Loaded with 200 tons of ice from an April storm, Mountain Lake PBS’s tower buckled at its weakest point. The top of the tower took the remainder down, a forensic engineer said. (Graphics from animation by Mountain Lake PBS.)

At Mountain Lake Public Broadcasting in upstate New York, Alice Recore put $1.2 million into reinforcing and preparing WCFE’s 30-year-old tower for the DTV age.

Across the continent at KSPS in Spokane, Wash., Bob Wyatt assiduously maintained and upgraded the station’s 40-year-old tower.

But that wasn’t enough in either case. Both towers suffered catastrophic collapses within the past year, at costs that are still mounting.

Theoretically, towers don’t have to fail. “If a tower is properly maintained, correctly loaded and meets today’s engineering standards, its life cycle should be unlimited,” says Jean-Alain Lecordier, P.E., co-founder of Tower Consultants Inc. (TCI).

But those are big “ifs.” In the real world, many stations have loaded additional antennas on towers that were erected decades ago, when builders had fewer standards to follow for climate, anchoring and other crucial design aspects.

As towers age, they can suddenly show the effects of design flaws, manufacturing mistakes, maintenance shortcomings and other human errors, which are hidden until metal fatigue sets in or a particularly brutal storm rolls by.

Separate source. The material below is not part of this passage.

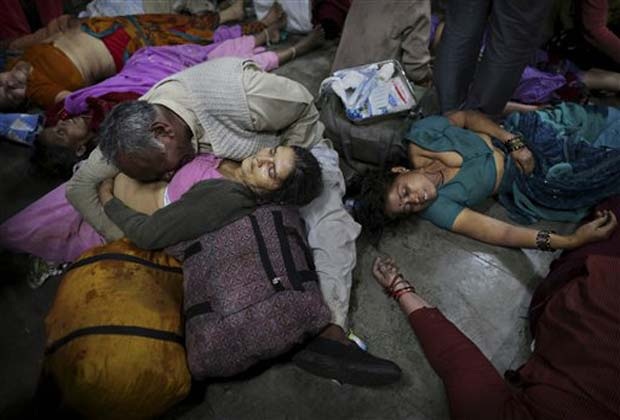 An Indian man weeps as he holds his wife who was killed in a stampede on a railway platform as other bodies are seen beside at the main railway station in Allahabad, India, Sunday, Feb. 10, 2013.(AP Photo)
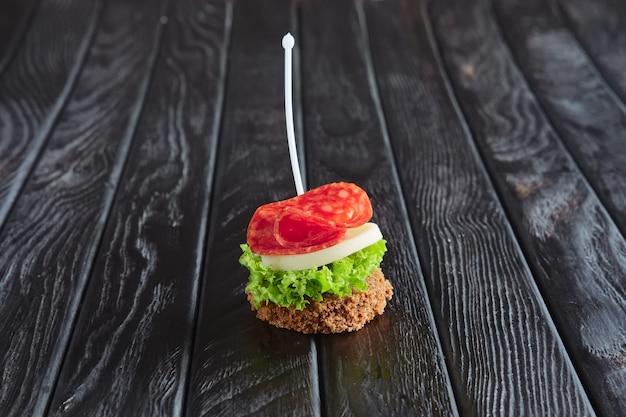 Aperitivo para la recepción. sándwich pequeño con salchicha, sheese y ensalada de hojas en brocheta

In other words, evidence suggests that the WCFE and KSPS disasters are akin to canaries that succumb in a coal mine.

An icy lesson

To prepare for DTV conversion, Mountain Lake in Plattsburgh, N.Y., hired a tower firm in 2004 to assess its vintage 1974 mountain top tower. Federal DTV transition aid from CPB covered the upgrades recommended by the tower firm to “meet current standards” and to add a digital antenna. Work was completed in 2005.

Then, in mid-April of this year, a late winter storm covered the Northeast with a thick coat of ice. When the skies cleared on the morning of April 18, the station’s 400-foot tower lay twisted on the ground.

Recore, president of Mountain Lake, huddled with her top managers to develop a plan. One had recently read about the Spokane tower failure in Current. Recore phoned Wyatt, director of engineering at KSPS, who gave advice and referred her to a tower firm qualified in forensic engineering.

Neighboring stations alerted the public to Mountain Lake’s dilemma and one — CBS affiliate WCAX in South Burlington, Vt. — carried Mountain Lake’s signal on a digital subchannel, putting it within reach of the satellite TV operators and local cable systems.

Consultations with PBS, the FCC and communications attorneys suggested that the CBS-facilitated digital signal was well within the law. But would cable and satellite TV operators accept the signal?

Within 10 days, all but EchoStar’s Dish Network were carrying the signal. Mountain Lake was back for an estimated 50 to 60 percent of its 600,000-household audience across northeastern New York and southern Quebec.

But the EchoStar’s refusal meant another 60,000 households lost WCFE. EchoStar refused to comment on what precipitated its refusal, raising concerns that it will reject future calls for assistance in other regions.

To establish its own link to cable and satellite TV operators, Mountain Lake eventually set up a low-power temporary digital transmitter, which EchoStar and others accepted. As a result, Mountain Lake is reaching 60 to 70 percent of households as its August pledge drive approaches. To date, costs not covered by insurance total about $300,000.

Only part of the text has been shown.